Dans Mémoire de fille, Annie Ernaux replonge dans l’été 1958, celui de sa première nuit avec un homme, à la colonie de S dans l’Orne. Nuit dont l'onde de choc s’est propagée violemment dans son corps et sur son existence durant deux années.
S’appuyant sur des images indélébiles de sa mémoire, des photos et des lettres écrites à ses amies, elle interroge cette fille qu’elle a été dans un va-et-vient implacable entre hier et aujourd’hui.
Ce roman nous offre une plongée dans le passé d’Annie Ernaux, lors de la découverte du corps masculin, lors de la découverte de la brutalité masculine. C’est l’histoire d’une jeune fille, naïve et rêveuse, envieuse de découverte qui reste tout de même une jeune fille qui ne connaît rien. Qui s'éveille au désir, aux regards masculins, à la drague, à l’attention des hommes.
C’est aussi l’histoire d’une société, et de son regard très pesant et peu conciliant sur les femmes et donc les jeunes filles de 18 ans, en 1958. J’ai aimé la plume d’Annie Ernaux qui raconte sans pudeur, un peu cru et d’une sincérité et réalisme criant. C’est une jeune fille dont le comportement, les inquiétudes et les questionnements seront peut-être similaires à d’autres qui l’ont suivie.

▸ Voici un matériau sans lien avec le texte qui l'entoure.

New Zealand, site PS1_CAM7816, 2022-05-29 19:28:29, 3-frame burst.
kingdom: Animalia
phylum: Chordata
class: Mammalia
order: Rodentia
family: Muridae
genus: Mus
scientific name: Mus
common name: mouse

J’ai trouvé touchant ce questionnement permanent de l’autrice qui écrit ce roman sur celle qu’elle était. C’est un acte presque courageux et que certains trouveront auto-centré. Je le trouve courageux, car je pense que plus, on se tourne vers qui on était, mieux on tend à comprendre qui l’on est devenu, qui l’on est. C’est sincère entre ces pages.
J’ai beaucoup aimé ce roman, j’ai trouvé qu’Annie Ernaux apportait avec son regard moderne, un jeu intéressant et très pertinent contrairement à d’autres comme “Se perdre” que je n’ai pas aimé justement pour son absence peut-être de réflexion.